I will tell you about Mexico. I will tell you what happened to these brave and good and honorable men. By that time I was teaching in London. My sister came to join me and she stayed with me until the summer. She begged me to return with her but I would not. I was very proud. Very stubborn. I could not forgive my father either for his political blindness or for his treatment of me.

Francisco Madero was surrounded by plotters and schemers from his first day in office. His trust in the basic goodness of humankind became his undoing. At one point Gustavo brought General Huerta to him at gunpoint and denounced him as a traitor but Francisco would not hear of it and reinstated him. Huerta. An assassin. An animal. This was in February of nineteen thirteen. There was an armed uprising. Huerta of course was the secret accomplice. When he felt his position secure he capitulated to the rebels and led them against the government. Gustavo was arrested. Then Francisco and Pino Suárez. Gustavo was turned over to the mob in the courtyard of the ciudadela. They crowded about him with torches and lanterns. They abused and tormented him, calling him Ojo Parado. When he asked to be spared for the sake of his wife and children they called him a coward. Him, a coward. They pushed him and struck him. They burned him. When he begged them again to cease one of them came forward with a pick and pried out his good eye and he staggered away moaning in his darkness and spoke no more. Someone came forward with a revolver and put it to his head and fired but the crowd jostled his arm and the shot tore away his jaw. He collapsed at the feet of the statue of Morelos. Finally a volley of rifle shots was fired into him. He was pronounced dead. A drunk in the crowd pushed forward and shot him again anyway. They kicked his dead body and spat upon it. One of them pried out his artificial eye and it was passed among the crowd as a curiosity.

They sat in silence, the clock ticked. After a while she looked up at him.

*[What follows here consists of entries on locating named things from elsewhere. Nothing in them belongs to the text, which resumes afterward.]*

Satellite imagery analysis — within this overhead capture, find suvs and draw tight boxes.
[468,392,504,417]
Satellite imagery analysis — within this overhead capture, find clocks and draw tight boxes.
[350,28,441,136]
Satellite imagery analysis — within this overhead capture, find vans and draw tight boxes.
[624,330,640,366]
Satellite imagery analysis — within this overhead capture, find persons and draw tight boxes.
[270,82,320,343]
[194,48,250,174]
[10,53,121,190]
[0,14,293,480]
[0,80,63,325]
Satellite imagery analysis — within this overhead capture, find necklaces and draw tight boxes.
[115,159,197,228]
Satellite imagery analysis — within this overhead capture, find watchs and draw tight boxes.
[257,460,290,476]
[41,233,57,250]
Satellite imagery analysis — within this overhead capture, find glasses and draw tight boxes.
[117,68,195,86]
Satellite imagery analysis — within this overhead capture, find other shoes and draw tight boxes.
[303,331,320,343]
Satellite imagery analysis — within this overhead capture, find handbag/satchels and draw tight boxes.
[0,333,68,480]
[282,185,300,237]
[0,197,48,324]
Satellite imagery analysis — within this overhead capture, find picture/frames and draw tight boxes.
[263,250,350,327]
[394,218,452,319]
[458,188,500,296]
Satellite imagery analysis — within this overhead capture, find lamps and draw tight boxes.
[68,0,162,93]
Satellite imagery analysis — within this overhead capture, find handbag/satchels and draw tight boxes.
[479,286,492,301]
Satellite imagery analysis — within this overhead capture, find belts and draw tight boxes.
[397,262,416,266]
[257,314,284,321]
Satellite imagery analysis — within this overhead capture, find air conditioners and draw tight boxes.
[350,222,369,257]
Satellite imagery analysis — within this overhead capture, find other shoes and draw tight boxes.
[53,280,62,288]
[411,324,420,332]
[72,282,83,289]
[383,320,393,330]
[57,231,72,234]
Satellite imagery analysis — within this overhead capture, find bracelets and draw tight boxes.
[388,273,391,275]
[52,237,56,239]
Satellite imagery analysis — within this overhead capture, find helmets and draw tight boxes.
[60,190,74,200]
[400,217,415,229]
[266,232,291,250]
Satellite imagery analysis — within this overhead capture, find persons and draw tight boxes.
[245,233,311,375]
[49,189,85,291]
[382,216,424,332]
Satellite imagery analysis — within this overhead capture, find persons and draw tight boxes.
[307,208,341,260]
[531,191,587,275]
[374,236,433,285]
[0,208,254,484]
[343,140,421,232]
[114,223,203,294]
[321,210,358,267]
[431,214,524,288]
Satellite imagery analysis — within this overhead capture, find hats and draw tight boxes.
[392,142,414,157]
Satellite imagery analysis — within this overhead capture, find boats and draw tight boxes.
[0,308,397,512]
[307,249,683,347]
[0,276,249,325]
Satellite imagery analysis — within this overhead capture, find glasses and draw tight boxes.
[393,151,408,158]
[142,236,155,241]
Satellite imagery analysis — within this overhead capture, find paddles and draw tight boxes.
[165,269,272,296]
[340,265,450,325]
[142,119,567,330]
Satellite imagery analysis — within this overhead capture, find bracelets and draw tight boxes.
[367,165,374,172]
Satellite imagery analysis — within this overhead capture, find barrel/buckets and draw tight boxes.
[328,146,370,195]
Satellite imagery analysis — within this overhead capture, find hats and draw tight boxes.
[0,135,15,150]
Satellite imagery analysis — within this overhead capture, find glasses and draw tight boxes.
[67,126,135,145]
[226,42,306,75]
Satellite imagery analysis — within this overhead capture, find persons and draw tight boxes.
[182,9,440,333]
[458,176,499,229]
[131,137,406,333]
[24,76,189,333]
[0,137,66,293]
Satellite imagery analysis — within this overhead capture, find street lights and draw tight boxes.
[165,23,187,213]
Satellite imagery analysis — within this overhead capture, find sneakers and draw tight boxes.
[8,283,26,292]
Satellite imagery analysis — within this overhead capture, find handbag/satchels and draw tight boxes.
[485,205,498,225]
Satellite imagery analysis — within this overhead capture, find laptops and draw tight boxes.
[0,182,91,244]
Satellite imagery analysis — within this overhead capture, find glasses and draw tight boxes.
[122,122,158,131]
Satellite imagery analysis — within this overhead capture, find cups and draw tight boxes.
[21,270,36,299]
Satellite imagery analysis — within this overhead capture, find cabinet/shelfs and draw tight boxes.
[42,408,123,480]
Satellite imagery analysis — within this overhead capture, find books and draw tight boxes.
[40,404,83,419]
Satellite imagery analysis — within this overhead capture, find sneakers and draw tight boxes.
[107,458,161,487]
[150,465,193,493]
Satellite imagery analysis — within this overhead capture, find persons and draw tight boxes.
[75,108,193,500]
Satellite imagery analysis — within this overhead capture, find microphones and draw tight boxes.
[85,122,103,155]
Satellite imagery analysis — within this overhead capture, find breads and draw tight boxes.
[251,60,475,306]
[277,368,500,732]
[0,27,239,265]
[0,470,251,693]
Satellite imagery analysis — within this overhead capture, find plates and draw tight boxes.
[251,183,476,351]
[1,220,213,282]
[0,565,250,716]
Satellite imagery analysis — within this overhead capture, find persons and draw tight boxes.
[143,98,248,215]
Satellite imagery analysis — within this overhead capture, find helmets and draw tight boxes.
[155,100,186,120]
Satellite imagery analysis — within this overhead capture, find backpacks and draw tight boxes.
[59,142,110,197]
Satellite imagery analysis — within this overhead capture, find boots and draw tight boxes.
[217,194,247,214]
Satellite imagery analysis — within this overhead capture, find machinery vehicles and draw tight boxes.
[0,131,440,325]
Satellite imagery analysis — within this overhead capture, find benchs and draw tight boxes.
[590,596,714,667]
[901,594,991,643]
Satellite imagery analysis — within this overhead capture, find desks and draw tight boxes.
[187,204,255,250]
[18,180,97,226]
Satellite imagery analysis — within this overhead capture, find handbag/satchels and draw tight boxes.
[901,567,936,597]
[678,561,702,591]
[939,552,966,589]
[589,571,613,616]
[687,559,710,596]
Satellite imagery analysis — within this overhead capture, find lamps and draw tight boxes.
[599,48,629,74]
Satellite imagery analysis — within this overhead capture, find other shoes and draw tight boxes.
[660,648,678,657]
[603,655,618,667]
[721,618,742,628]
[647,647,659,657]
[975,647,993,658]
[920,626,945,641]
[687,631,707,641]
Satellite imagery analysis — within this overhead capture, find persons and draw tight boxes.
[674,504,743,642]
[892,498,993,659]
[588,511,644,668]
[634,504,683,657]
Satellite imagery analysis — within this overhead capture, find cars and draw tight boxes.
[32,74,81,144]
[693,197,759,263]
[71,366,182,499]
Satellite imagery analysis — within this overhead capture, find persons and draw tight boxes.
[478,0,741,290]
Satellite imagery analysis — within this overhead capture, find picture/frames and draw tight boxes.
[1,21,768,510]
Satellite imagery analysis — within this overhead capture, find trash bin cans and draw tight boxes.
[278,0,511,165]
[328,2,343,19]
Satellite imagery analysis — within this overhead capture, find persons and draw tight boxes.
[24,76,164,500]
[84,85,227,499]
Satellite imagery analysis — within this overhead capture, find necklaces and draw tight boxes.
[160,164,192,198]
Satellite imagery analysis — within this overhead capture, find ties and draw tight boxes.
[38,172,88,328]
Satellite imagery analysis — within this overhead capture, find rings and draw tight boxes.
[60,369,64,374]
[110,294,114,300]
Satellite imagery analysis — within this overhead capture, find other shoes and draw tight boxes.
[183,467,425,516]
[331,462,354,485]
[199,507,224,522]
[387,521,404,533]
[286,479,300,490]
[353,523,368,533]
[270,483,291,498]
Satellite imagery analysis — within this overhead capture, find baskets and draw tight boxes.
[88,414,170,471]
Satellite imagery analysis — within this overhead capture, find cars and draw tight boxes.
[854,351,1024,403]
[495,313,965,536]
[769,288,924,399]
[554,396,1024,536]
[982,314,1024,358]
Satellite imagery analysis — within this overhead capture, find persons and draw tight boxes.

So. This was the community of which he spoke. This beautiful boy. Who had given everything.

What happened to Francisco?

He and Pino Suárez were driven out behind the penitentiary and shot. It was no test of the cynicism of their murderers to claim that they were shot in attempting to escape. Francisco's mother had sent a telegram to President Taft asking him to intercede to save her son's life. Sara delivered it herself to the ambassador at the American Embassy. Most probably it was never sent. The family went into exile. They went to Cuba. To the United States. To France. There had always been a rumor that they were of jewish extraction. Possiblyy it's true. They were all very intelligent. Certainly theirs seemed to me at least to be a jewish destiny. A latterday diaspora. Martyrdom. Persecution. Exile. Sara today lives at Colonia Roma. She has her grandchildren. We see one another seldom yet we share an unspoken sisterhood. That night in the garden here at my father's house Gustavo said to me that those who have suffered great pain of injury or loss are joined to one another with bonds of a special authority and so it has proved to be. The closest bonds we will ever know are bonds of grief. The deepest community one of sorrow. I did not return from Europe until my father died. I regret now that I did not know him better. I think in many ways he also was ill suited to the life he chose. Or which chose him. Perhaps we all were. He used to read books on horticulture. In this desert. He'd already begun the cultivation of cotton here and he would have been pleased to see the success it has made. In later years I came to see how alike were he and Gustavo. Who was never meant to be a soldier. I think they did not understand Mexico. Like my father he hated bloodshed and violence. But perhaps he did not hate it enough. Francisco was the most deluded of all. He was never suited to be president of Mexico. He was hardly even suited to be Mexican. In the end we all come to be cured of our sentiments. Those whom life does not cure death will. The world is quite ruthless in selecting between the dream and the reality, even where we will not. Between the wish and the thing the world lies waiting. I've thought a great deal about my life and about my country. I think there is little that can be truly known. My family has been fortunate. Others were less so. As they are often quick to point out.